What is being asked => Reproduce the line that holds "At what distance" together with all the lines after it up to the end of the entries.

Data entries =>
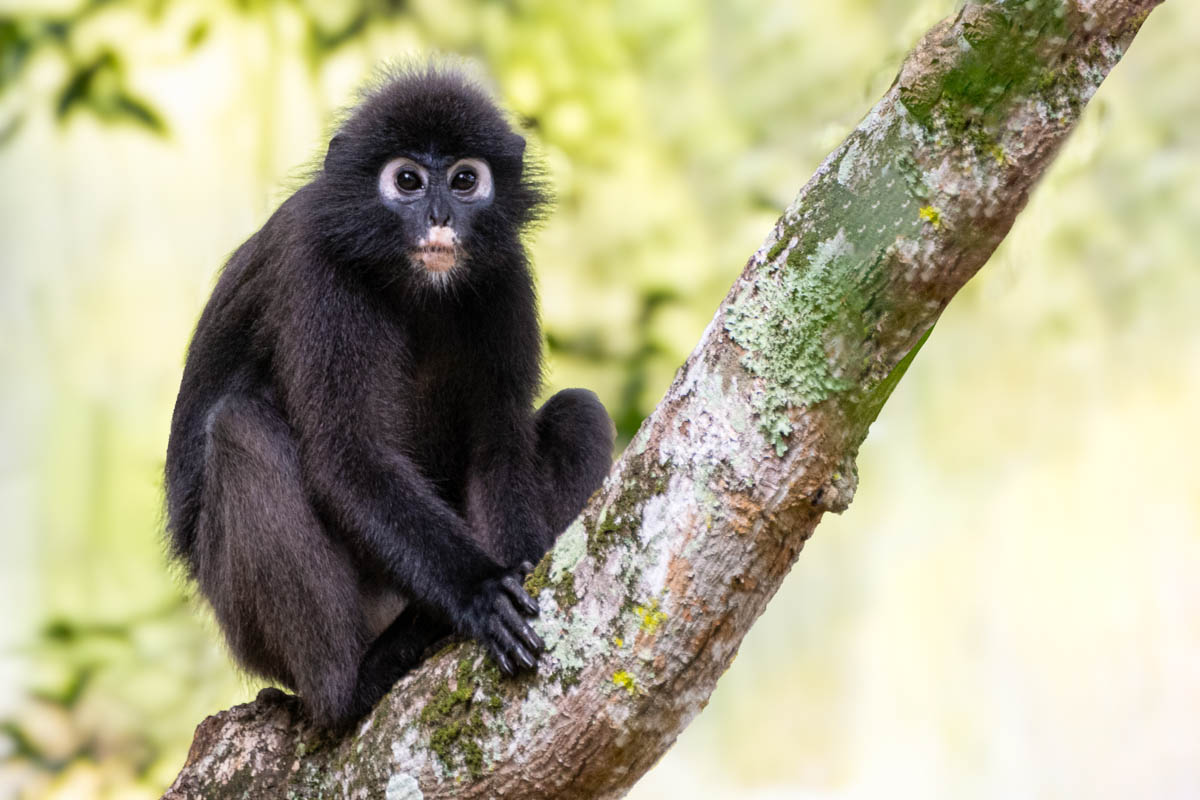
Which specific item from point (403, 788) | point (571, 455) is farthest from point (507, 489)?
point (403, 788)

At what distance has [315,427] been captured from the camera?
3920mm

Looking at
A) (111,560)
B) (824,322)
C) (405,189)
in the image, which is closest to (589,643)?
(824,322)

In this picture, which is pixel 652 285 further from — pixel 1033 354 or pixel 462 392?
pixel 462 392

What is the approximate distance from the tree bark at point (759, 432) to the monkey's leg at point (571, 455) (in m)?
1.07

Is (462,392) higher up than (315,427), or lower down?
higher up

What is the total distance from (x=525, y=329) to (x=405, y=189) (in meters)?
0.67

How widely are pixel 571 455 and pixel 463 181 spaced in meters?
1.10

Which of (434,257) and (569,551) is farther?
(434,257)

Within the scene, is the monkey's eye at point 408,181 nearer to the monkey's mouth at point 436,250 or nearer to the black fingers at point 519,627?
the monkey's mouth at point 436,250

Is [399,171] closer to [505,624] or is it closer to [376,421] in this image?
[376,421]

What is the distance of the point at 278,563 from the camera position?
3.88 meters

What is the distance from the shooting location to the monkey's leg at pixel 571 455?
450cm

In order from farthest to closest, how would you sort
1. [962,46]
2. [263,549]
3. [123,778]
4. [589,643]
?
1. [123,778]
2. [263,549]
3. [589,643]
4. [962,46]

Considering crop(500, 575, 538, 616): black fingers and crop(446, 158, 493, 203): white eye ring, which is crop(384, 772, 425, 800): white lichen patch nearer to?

Solution for this problem =>
At what distance has [315,427] been captured from the camera?
3920mm

Looking at
A) (111,560)
B) (824,322)
C) (405,189)
in the image, which is closest to (589,643)?
(824,322)

In this picture, which is pixel 652 285 further from — pixel 1033 354 or pixel 462 392?
pixel 462 392

What is the approximate distance from the tree bark at point (759, 432) to the monkey's leg at point (571, 455) (in m)?
1.07

Is (462,392) higher up than (315,427), or lower down?
higher up

What is the total distance from (x=525, y=329) to (x=405, y=189) (in meters)?
0.67

How widely are pixel 571 455 and pixel 463 181 spaced in meters?
1.10

Which of (434,257) and (569,551) is farther?
(434,257)

Within the scene, is the monkey's eye at point 408,181 nearer to the monkey's mouth at point 436,250 or nearer to the black fingers at point 519,627?
the monkey's mouth at point 436,250

Is [399,171] closer to [505,624] or is it closer to [376,421] in this image?
[376,421]

What is the distance of the point at 278,563 from the camera position?
3.88 meters

What is the distance from the shooting location to the monkey's leg at pixel 571 455?
450cm

In order from farthest to closest, how would you sort
1. [962,46]
2. [263,549]
3. [123,778]
4. [589,643]
?
1. [123,778]
2. [263,549]
3. [589,643]
4. [962,46]

Considering crop(500, 575, 538, 616): black fingers and crop(446, 158, 493, 203): white eye ring, which is crop(384, 772, 425, 800): white lichen patch nearer to?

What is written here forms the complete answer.